Rhodes knew she checked the reports every morning. He said, “You already know as much as I do.”

Loam was blond and had innocent blue eyes. She looked young and harmless, but she was professional and tenacious. She didn’t let Rhodes get away with that.

“You were there,” she said. “I wasn’t. Maybe you have a few more details you’d like to add to the story before I write it down. Or maybe you’d like to reassure people that there’s not a murderer running loose in the county ready to cut their throats while they sleep.”

Rhodes looked at her, and she grinned.

“That’s what the competition is saying,” she told him.

“Milton Munday,” Rhodes said. He didn’t listen to the show. It got his blood pressure up. “It figures.”

“What else is he sayin’?” Hack asked.

“Aside from the fact that the sheriff is incompetent, that nobody is safe, and that we should all lock our doors at night?” Jennifer asked.
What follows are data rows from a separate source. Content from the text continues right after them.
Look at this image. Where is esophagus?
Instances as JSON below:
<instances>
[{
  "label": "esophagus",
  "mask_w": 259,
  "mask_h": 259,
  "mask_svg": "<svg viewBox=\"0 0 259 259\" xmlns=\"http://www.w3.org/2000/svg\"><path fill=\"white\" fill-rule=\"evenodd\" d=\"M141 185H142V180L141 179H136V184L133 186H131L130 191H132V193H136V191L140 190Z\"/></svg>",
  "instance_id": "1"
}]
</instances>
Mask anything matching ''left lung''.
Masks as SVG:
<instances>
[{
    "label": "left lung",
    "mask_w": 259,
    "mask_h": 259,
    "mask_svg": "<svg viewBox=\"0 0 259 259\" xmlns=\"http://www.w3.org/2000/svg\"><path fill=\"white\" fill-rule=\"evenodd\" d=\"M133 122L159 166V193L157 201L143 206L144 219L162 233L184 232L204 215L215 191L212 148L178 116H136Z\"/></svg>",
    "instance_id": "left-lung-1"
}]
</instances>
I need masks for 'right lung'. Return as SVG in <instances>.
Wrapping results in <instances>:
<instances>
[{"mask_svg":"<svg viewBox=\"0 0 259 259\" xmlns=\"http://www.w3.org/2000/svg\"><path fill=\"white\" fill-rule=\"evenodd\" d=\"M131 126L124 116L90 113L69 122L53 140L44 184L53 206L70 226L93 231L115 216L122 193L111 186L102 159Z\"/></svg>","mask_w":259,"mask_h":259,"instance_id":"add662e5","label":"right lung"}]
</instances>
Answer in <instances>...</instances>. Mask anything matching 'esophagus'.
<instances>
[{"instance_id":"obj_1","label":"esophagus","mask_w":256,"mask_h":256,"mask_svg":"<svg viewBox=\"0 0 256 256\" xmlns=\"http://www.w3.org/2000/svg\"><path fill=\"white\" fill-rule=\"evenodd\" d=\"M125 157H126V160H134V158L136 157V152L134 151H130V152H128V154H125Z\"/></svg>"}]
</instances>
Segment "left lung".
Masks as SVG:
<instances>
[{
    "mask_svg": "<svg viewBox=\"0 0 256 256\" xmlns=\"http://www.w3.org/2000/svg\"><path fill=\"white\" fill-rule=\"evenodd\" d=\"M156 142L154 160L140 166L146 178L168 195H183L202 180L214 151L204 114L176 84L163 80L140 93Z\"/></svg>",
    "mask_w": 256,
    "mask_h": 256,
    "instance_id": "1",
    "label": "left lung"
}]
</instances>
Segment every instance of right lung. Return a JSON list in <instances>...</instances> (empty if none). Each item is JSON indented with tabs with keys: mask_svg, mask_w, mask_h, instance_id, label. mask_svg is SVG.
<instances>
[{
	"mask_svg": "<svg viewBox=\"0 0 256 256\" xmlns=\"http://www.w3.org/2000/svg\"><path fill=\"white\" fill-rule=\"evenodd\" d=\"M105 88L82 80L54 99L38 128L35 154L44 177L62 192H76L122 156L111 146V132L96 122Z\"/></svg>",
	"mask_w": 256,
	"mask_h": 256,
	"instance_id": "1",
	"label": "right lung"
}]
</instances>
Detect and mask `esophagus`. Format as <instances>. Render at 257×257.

“Yeah,” Hack said. “Aside from that.”

“Not much.”

Munday thrived on fear, other people’s fear, and it worked for him. Rhodes didn’t think he’d be a resident of the county for long. Radio, unlike newspapers, wasn’t dying, and Munday seemed destined for bigger markets.

“You think he believes any of that?” Hack asked.

Jennifer shrugged. “Who knows? I can give you a little fairness and balance, though, Sheriff. Just give me something to work with.”

“We’re doing all we can,” Rhodes said, “but that’s not much. We don’t have any suspects, and we don’t have anybody in custody.”